* _AVAILABLE RECORDS_:
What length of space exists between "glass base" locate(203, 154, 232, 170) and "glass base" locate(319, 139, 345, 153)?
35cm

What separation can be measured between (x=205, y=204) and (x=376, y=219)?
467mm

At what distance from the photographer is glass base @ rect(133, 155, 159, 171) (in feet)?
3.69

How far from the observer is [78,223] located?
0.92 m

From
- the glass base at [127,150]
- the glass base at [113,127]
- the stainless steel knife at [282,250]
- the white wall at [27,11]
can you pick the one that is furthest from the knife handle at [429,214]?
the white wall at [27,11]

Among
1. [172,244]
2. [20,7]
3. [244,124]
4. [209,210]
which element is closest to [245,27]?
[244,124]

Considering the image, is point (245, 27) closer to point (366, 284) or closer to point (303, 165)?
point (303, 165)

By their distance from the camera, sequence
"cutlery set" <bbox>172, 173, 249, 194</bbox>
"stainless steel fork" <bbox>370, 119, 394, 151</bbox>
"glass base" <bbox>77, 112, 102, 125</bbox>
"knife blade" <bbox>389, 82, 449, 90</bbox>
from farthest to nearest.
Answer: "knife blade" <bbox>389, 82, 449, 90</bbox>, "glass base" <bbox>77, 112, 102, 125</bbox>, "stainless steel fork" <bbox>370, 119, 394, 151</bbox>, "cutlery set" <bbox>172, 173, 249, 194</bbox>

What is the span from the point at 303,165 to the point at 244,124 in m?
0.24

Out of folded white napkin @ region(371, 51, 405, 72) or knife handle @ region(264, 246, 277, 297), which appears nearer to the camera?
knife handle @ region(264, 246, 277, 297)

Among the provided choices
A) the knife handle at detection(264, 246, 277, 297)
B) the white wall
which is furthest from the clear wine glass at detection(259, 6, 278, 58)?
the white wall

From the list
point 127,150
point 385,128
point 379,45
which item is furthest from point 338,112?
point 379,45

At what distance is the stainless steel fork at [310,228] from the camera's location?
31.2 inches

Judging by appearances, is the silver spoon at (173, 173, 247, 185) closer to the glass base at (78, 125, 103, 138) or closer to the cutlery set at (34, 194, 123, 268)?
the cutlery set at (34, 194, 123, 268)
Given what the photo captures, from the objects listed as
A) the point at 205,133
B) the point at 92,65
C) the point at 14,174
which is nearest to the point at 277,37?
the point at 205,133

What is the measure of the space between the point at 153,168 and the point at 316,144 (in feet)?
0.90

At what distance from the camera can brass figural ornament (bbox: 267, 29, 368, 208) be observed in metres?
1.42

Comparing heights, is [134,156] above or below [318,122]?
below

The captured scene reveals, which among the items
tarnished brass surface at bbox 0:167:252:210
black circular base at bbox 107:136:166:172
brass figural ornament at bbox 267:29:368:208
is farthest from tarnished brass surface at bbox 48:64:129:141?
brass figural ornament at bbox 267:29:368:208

* _EXERCISE REQUIREMENTS_: Can you give all of the records above again with "tarnished brass surface" swapped for "worn brass surface" wherever it occurs and nothing else changed?

* _ANSWER_:
What length of space exists between "glass base" locate(203, 154, 232, 170) and "glass base" locate(319, 139, 345, 153)?
35cm

What separation can be measured between (x=205, y=204) and (x=376, y=219)?
467mm

At what distance from the photographer is glass base @ rect(133, 155, 159, 171) (in feet)?
3.69

How far from the observer is [78,223] located?
0.92 m

From
- the glass base at [127,150]
- the glass base at [113,127]
- the stainless steel knife at [282,250]
- the white wall at [27,11]
can you pick the one that is furthest from the knife handle at [429,214]?
the white wall at [27,11]

Among
1. [172,244]
2. [20,7]
3. [244,124]
4. [209,210]
which element is closest to [245,27]?
[244,124]

Considering the image, is point (245, 27) closer to point (366, 284) or closer to point (303, 165)?
point (303, 165)

By their distance from the camera, sequence
"cutlery set" <bbox>172, 173, 249, 194</bbox>
"stainless steel fork" <bbox>370, 119, 394, 151</bbox>
"glass base" <bbox>77, 112, 102, 125</bbox>
"knife blade" <bbox>389, 82, 449, 90</bbox>
from farthest to nearest.
Answer: "knife blade" <bbox>389, 82, 449, 90</bbox>, "glass base" <bbox>77, 112, 102, 125</bbox>, "stainless steel fork" <bbox>370, 119, 394, 151</bbox>, "cutlery set" <bbox>172, 173, 249, 194</bbox>

What is the span from the point at 303,165 to the point at 244,124 in m?
0.24

Out of folded white napkin @ region(371, 51, 405, 72) or knife handle @ region(264, 246, 277, 297), which appears nearer to the camera?
knife handle @ region(264, 246, 277, 297)

Among the provided choices
A) the knife handle at detection(264, 246, 277, 297)
B) the white wall
which is furthest from the clear wine glass at detection(259, 6, 278, 58)?
the white wall

From the list
point 127,150
point 385,128
point 379,45
which item is furthest from point 338,112?
point 379,45

At what distance is the stainless steel fork at [310,228] from the camera's location?
31.2 inches

Judging by appearances, is the silver spoon at (173, 173, 247, 185) closer to the glass base at (78, 125, 103, 138) or closer to the cutlery set at (34, 194, 123, 268)?
the cutlery set at (34, 194, 123, 268)
Given what the photo captures, from the objects listed as
A) the point at 205,133
B) the point at 92,65
C) the point at 14,174
which is nearest to the point at 277,37?
the point at 205,133

What is the measure of the space between the point at 153,168 and the point at 316,144 (in feet)?
0.90

At what distance from the camera can brass figural ornament (bbox: 267, 29, 368, 208) be observed in metres?
1.42

Comparing heights, is [134,156] above or below [318,122]?
below

The captured scene reveals, which among the items
worn brass surface at bbox 0:167:252:210
black circular base at bbox 107:136:166:172
brass figural ornament at bbox 267:29:368:208
is farthest from worn brass surface at bbox 48:64:129:141?
brass figural ornament at bbox 267:29:368:208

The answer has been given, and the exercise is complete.